L'Oréal grimpe, UBS relève à "acheter" et estime que "les étoiles s'alignent"
information fournie par Reuters 09/01/2026 à 12:20

Un présentoir de produits L'Oréal dans un magasin de cosmétiques parisien. (Crédits: L. Grassin)

L'Oréal bondit à la Bourse de Paris vendredi, à la faveur d'un relèvement de recommandation par UBS, qui identifie une combinaison rare de facteurs bénéficiant au géant français des cosmétiques, tandis que JPMorgan l'a inscrit sur sa liste "Positive Catalyst Watch" à l'approche des résultats de février.

Dans une note publiée jeudi, UBS souligne que "les étoiles s'alignent" pour L'Oréal, le groupe étant porté par l'accélération du secteur et des gains de parts de marché, une valorisation jugée "attrayante" ainsi qu'un profil de risque amélioré.

Le courtier, qui relève sa recommandation à "acheter" contre "neutre", anticipe désormais une croissance organique de 6,4% au quatrième trimestre 2025, contre un consensus à 6,1%, et de 5,8% en 2026.
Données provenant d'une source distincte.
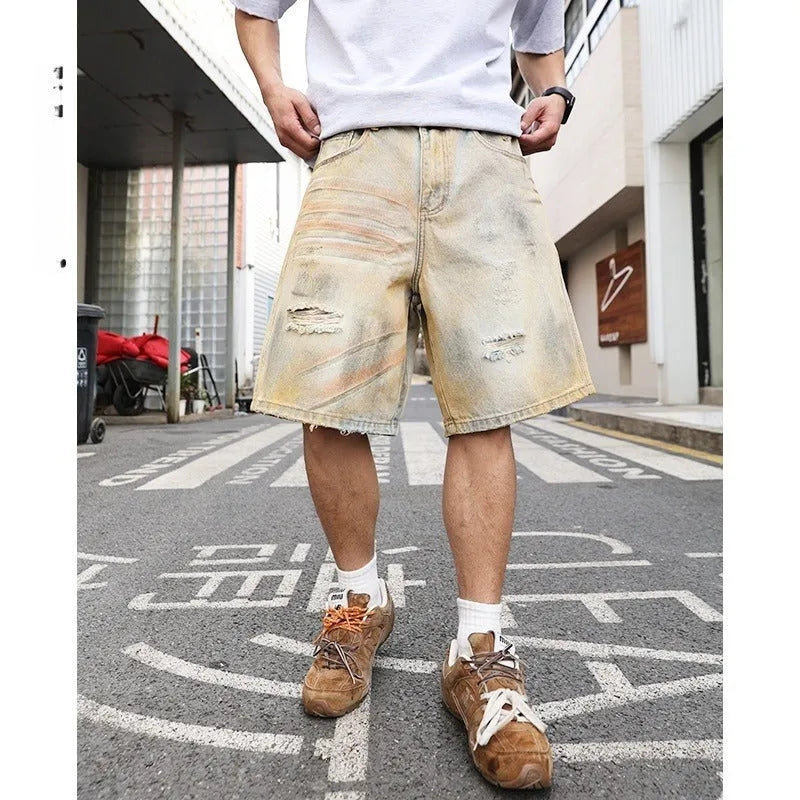 Men's light blue ripped denim shorts with straight-leg style and mid-waist design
"Nous nous attendons à ce que L'Oréal indique une nouvelle année de surperformance par rapport à l'industrie de la beauté et de progrès supplémentaires en matière de rentabilité", ajoute UBS.
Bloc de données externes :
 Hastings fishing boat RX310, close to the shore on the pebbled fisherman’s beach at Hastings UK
En parallèle, JPMorgan a placé le groupe sur sa liste "Positive Catalyst Watch".

Selon le courtier, les commentaires optimistes sur l'amélioration aux États-Unis et la reprise progressive en Chine donnés en décembre lors d'une journée des investisseurs, ainsi que les données récentes, devraient rassurer sur l'accélération de la croissance organique sous-jacente des ventes.

"La dynamique du chiffre d'affaires à court terme devrait être rassurante, avec un bon point de sortie vers 2025 et une poursuite probable de la dynamique au premier trimestre, ce qui pourrait renforcer la confiance pour 2026", ajoute-t-il.

JPMorgan indique toutefois s'attendre à une croissance organique limitée à 4,4% en 2026, en dessous du consensus (+5%), en raison du ralentissement en Europe occidentale et d'une accélération séquentielle limitée en Chine.

Une "surprise positive" à court terme serait bien accueillie par le marché, souligne le courtier, mais une revalorisation durable du titre nécessiterait une surperformance plus marquée, ajoute-t-il cependant.